1

I want to convert only the special characters to their UTF-8 equivalent character. For example given a String: Abcds23#$_ss, it should get converted to Abcds23353695ss.

The following is how i did the above conversion: The utf-8 in hexadecimal for # is 23 and in decimal is 35. The utf-8 in hexadecimal for $ is 24 and in decimal is 36. The utf-8 in hexadecimal for _ is 5f and in decimal is 95.

I know we have the String.replaceAll(String regex, String replacement) method.
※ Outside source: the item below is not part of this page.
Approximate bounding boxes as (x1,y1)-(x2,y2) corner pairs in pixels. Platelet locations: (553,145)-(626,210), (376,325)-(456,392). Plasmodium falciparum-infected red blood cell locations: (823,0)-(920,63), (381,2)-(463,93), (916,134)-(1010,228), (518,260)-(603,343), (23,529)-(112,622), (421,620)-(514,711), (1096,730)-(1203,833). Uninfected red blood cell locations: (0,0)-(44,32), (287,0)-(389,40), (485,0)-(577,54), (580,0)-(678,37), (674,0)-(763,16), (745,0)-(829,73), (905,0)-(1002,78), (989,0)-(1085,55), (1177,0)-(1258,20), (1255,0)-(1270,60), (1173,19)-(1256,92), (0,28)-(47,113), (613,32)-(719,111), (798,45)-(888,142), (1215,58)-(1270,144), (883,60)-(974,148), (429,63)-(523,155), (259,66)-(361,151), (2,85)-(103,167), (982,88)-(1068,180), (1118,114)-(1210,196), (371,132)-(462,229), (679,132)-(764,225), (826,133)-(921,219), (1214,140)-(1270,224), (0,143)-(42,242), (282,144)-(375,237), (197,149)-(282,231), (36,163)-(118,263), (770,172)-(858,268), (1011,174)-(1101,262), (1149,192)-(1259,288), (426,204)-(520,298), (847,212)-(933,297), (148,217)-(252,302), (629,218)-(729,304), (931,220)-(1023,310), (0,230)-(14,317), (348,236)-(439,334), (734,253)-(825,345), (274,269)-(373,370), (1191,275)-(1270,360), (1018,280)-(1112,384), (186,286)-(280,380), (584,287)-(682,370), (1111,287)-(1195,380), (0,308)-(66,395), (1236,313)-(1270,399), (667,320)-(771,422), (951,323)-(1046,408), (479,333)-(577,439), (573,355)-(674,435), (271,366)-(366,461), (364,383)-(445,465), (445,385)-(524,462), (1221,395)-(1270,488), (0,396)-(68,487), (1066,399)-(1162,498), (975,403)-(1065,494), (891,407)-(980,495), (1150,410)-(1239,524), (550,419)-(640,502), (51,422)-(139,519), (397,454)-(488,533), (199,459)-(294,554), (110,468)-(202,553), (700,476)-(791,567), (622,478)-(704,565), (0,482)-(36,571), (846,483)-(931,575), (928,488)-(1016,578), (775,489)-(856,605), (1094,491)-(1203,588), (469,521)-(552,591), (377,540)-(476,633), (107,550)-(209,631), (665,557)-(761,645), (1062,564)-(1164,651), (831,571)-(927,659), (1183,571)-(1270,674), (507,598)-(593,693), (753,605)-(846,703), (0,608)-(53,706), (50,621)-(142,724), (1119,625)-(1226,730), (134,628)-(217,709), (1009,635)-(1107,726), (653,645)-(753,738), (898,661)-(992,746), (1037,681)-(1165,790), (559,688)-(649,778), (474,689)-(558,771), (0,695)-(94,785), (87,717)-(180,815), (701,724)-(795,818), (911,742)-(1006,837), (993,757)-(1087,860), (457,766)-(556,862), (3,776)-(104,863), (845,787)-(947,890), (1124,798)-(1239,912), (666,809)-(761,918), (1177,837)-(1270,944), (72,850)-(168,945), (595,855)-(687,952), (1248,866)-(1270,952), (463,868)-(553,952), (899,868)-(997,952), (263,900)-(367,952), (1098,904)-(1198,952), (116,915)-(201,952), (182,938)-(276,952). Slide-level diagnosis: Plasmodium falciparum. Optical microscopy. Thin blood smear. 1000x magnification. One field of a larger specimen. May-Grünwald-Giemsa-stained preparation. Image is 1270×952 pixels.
But I want to replace specific character with their specific UTF-8 equivalent.

How do I do the same in java?

splash
  • 13,037
  • 1
  • 44
  • 67
Manas Saxena
  • 2,171
  • 6
  • 39
  • 58
  • why did "#$" become "353695" ? – niceman Jul 06 '16 at 11:01
  • Following is how the conversion happened: The utf-8 in hexadecimal for # is 23 and in decimal is 35 The utf-8 in hexadecimal for $ is 24 and in decimal is 36 The utf-8 in hexadecimal for _ is 5f and in decimal is 65 Sry edited the question it is Abcds23#$_ss and not Abcds23#$ss – Manas Saxena Jul 06 '16 at 11:05
  • 1
    Never put more information into comments, update your question instead. – GhostCat Jul 06 '16 at 11:16
  • 1
    Doable but you will not be able to convert the string back. – Joop Eggen Jul 06 '16 at 11:28

2 Answers2

0

I don't know how do you define "special characters", but this function should give you an idea:

public static String convert(String str) 
{
    StringBuilder buf = new StringBuilder();
    for (int index = 0; index < str.length(); index++)
    {
        char ch = str.charAt(index);
        if (Character.isLetterOrDigit(ch))
            buf.append(ch);
        else
            buf.append(str.codePointAt(index));
    }
    return buf.toString();
}

@Test
public void test()
{
    Assert.assertEquals("Abcds23353695ss", convert("Abcds23#$_ss"));
}
splash
  • 13,037
  • 1
  • 44
  • 67
  • Yes any character other than an alphanumeric character is a special character in my case . How is your program converting the special character to UTF-8 equivalent , as i donot see UTF-8 mentioned anywhere?Or is UTF-8 the default encoding used in java? – Manas Saxena Jul 06 '16 at 11:37
  • @user2713255 I think the secret lies in `Character.codePointAt`, yes I assume UTF-8 is the default – niceman Jul 06 '16 at 11:39
  • @user2713255 `Character.codePointAt`returns the Unicode code point at the given index. – splash Jul 06 '16 at 11:41
  • You can get the codepoint simply by casting the `char` to `int`. http://stackoverflow.com/a/2006544/2568885 – binoternary Jul 06 '16 at 11:43
  • Checking that the character is alphanumeric can be made more readaable: `Character.isLetterOrDigit(ch)` – binoternary Jul 06 '16 at 11:49
  • 1
    @binoternary I adopted your `isLetterOrDigit` suggestion, but I think `codePointAt` is more readable than simply casting. ;-) – splash Jul 06 '16 at 12:09
  • @binoternary Actually, casting char to int, gets you the same thing: one UTF-16 code unit, one or two of which encode a Unicode codepoint. – Tom Blodget Jul 06 '16 at 17:26
0

The following uses java 8 or above and checks whether a Unicode code point (symbol) is a letter or digit, pure ASCII (< 128) and otherwise output the Unicode code point as string of the numerical value.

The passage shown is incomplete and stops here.